The Unified Transportation Coordination Centre still gathering data, but agency confident travel times improved
The multi-partner agency responsible for co-ordinating traffic during the Pan Am Games is confident its transportation planning proved a success, even though it’s not yet ready to release any data indicating so.
The Unified Transportation Coordination Centre (UTCC), which continuously monitored Toronto region roadways before and during the Games, is not ready to release any official transit stats. The Pan Am Games ended Sunday.
There’s also no information available from the Games’ Integrated Security Unit as to how many tickets were issued for misuse of special carpool lanes designated primarily to transport Games’ athletes and personnel. That information could be made publicly available as early as this week, said ISU spokesperson Devin Kealey.
The TTC’s Brad Ross also could not provide figures indicating how well the transit commission did providing transportation options for tens of thousands of Games goers.
When the numbers are released, UTCC spokesperson Andrew Posluns is confident they’ll show travel times improved during the Games.
“We are seeing an improvement in travel times across the region and we see the plan we spent those years putting in place is working,” said Posluns on Friday, July 24.
“But one of the things we’re mindful of is we’re gathering information from a lot of sources. And we will need to take that away and do our due-diligence and make sure we can verify what we’ve seen before putting out a definitive assessment as far as how we’ve done for travel times during the Games.”
Posluns, UTCC executive director, was part of a team tasked with continuously monitoring Toronto region roadways during the Games.
Made up of members from police and emergency, transit as well as various municipality and city agencies, the UTCC was tasked with coming up with a viable plan for keeping Toronto moving, which included temporary carpool lanes, the opening of a $25-million transportation management centre as well as entreaties to the public to modify commuting routines.
The UTCC also co-ordinated responses to emergencies and sent notifications to the public when a traffic situation arose.
While such communication between official agencies is hardly new, what was different was that the scale of the Games afforded a unique opportunity for collaboration, said Posluns.

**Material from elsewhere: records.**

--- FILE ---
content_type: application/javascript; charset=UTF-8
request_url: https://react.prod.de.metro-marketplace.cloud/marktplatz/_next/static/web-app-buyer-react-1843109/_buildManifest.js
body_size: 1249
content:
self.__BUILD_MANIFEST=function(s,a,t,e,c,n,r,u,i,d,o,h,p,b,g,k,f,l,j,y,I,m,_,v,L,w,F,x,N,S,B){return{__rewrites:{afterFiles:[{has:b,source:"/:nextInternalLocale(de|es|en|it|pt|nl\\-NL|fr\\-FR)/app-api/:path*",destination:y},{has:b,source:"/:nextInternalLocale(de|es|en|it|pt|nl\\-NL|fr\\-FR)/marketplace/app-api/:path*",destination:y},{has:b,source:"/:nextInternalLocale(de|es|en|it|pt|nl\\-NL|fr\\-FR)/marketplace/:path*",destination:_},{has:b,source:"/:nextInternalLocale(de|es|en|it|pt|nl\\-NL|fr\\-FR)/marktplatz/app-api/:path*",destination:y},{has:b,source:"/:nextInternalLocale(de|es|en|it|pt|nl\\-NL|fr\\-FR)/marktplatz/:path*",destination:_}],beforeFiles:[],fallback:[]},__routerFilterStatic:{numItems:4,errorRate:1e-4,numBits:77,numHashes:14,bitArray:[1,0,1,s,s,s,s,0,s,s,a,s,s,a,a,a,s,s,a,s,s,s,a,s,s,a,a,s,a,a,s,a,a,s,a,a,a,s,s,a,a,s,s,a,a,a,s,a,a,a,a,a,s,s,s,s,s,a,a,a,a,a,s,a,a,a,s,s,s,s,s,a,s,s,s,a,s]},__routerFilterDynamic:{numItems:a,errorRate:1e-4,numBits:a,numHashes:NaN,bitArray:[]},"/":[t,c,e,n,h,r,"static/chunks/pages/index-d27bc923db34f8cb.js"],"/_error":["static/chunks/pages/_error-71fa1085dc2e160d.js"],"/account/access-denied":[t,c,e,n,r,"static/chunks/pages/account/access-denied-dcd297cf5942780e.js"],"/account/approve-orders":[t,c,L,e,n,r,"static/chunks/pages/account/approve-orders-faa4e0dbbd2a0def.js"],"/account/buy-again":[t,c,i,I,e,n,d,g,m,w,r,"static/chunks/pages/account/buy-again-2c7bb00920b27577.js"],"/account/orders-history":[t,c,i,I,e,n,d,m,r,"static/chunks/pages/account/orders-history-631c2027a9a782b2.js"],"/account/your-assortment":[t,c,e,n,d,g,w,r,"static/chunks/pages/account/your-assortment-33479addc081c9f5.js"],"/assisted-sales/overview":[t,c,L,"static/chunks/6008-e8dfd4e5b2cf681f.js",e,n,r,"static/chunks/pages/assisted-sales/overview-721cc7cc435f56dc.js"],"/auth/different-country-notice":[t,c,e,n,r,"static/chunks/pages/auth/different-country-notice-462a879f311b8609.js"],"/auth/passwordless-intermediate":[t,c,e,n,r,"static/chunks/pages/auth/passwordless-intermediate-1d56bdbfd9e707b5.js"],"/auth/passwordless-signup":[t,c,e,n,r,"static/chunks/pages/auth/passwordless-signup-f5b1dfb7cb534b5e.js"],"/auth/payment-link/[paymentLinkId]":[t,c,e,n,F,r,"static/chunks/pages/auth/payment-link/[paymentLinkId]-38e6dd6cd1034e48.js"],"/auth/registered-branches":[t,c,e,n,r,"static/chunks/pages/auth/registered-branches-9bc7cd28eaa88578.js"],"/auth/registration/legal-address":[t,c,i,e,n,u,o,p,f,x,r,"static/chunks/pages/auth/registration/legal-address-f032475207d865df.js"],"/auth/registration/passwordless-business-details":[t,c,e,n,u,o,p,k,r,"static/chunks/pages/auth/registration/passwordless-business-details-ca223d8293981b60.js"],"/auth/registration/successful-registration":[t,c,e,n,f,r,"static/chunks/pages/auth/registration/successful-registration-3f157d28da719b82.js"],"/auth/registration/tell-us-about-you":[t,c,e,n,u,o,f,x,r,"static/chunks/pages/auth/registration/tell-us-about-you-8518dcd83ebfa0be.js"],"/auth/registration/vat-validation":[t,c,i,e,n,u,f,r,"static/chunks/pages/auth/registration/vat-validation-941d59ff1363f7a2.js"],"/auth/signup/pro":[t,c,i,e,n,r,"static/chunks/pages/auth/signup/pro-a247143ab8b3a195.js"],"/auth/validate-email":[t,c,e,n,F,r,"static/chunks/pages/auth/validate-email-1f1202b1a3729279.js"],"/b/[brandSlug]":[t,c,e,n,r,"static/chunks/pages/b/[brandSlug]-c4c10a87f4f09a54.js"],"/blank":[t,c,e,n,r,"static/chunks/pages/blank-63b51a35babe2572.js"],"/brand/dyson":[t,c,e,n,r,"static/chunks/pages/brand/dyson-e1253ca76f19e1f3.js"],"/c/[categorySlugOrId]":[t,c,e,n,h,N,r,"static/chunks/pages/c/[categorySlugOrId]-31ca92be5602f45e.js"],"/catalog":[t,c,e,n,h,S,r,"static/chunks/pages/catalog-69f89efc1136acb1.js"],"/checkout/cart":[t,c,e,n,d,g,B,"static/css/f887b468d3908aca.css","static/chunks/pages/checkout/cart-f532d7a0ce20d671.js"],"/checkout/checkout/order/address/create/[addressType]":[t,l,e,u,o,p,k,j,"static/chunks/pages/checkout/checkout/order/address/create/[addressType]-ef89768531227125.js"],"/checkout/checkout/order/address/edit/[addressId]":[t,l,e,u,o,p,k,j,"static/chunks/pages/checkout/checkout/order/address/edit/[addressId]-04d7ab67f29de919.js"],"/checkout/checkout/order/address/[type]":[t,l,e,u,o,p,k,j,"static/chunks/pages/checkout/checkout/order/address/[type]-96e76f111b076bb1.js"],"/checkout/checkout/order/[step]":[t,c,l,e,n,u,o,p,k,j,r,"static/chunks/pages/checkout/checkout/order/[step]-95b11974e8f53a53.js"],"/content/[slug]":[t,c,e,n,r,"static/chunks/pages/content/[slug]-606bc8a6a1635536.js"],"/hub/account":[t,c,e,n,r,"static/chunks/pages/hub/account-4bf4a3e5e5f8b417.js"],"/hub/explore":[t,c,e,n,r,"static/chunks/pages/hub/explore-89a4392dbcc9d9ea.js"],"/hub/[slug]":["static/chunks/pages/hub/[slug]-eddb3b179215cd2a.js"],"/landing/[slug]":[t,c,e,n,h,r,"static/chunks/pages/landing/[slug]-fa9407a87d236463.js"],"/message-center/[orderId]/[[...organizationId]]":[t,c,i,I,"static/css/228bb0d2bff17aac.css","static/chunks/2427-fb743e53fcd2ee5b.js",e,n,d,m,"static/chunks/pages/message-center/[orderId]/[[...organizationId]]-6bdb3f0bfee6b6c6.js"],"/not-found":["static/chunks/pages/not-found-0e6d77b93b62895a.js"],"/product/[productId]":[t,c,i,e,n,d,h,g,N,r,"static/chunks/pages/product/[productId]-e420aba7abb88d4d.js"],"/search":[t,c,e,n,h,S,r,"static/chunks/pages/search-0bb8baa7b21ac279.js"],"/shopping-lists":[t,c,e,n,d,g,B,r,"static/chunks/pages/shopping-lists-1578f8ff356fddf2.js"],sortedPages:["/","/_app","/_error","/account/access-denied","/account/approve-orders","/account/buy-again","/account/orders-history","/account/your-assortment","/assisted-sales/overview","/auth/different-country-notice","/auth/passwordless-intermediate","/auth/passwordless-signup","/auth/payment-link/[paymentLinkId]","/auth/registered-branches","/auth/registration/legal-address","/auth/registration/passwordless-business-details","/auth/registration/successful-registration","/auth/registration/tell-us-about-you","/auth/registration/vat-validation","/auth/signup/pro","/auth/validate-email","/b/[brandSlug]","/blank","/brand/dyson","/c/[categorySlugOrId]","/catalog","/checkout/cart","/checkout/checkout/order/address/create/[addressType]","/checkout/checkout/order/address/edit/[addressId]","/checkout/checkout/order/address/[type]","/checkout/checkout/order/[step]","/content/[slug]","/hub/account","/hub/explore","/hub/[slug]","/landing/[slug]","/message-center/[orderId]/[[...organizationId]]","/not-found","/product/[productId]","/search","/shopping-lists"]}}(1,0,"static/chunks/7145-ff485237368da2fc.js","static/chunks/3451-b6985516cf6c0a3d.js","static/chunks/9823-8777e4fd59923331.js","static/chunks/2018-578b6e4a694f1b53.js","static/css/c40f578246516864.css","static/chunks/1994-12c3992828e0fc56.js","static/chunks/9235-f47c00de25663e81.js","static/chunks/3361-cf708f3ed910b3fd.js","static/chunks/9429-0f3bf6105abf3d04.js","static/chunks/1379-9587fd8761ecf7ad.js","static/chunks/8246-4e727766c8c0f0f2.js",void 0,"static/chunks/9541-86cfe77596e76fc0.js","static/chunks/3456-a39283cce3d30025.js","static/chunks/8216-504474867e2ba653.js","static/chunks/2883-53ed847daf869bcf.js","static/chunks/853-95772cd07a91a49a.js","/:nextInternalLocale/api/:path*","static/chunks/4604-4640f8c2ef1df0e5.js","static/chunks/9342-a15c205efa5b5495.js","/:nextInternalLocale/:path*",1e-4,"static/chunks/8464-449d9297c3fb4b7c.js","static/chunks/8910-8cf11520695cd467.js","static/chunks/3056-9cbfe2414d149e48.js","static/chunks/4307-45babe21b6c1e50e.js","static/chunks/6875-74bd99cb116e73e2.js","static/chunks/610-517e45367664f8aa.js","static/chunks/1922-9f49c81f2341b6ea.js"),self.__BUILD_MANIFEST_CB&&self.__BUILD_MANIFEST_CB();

“This is definitely the first time a group like this has been assembled together to manage an event of this scale,” he said. “We’re thrilled to be able to operationalize the Games, keeping in mind they are the largest multi-scale event to take place in Canada with over 30 venues.”
Anecdotally, it seems traffic did reduce during the Games.
Fears of widespread gridlock and stranded athletes didn’t materialize, and following a week of outcry once the Games began, use of the temporary HOV lanes didn’t prove overly burdensome for most. There were no mass transit shutdowns or delays forcing Games attendees to miss their events.
Posluns attributed much of that success to years of planning plus pre-Games consultations with residents and businesses, which provided early notice of the possible traffic pressures. Smart Commute, the Metrolinx agency that advocates and organizes carpool programs for businesses, also did its fair share of outreach that included offering support services to employers before and throughout the Games.
Following the introduction of the HOV lanes at the end of June, more than 1,000 new users signed up for Smart Commute’s services, said Vanessa Barrasa from the agency.
“We’ve also seen a significant increase in the number of visitors to the Smart Commute website – five times as many people are accessing the web page each day since Games began,” said Barrasa over email.
Also, according to Barrasa, Triplinx, an online and mobile planning tool launched recently by Metrolinx, saw an average of 10,000 daily users during the Games, compared to 3,700 per day between May 19 and July 9.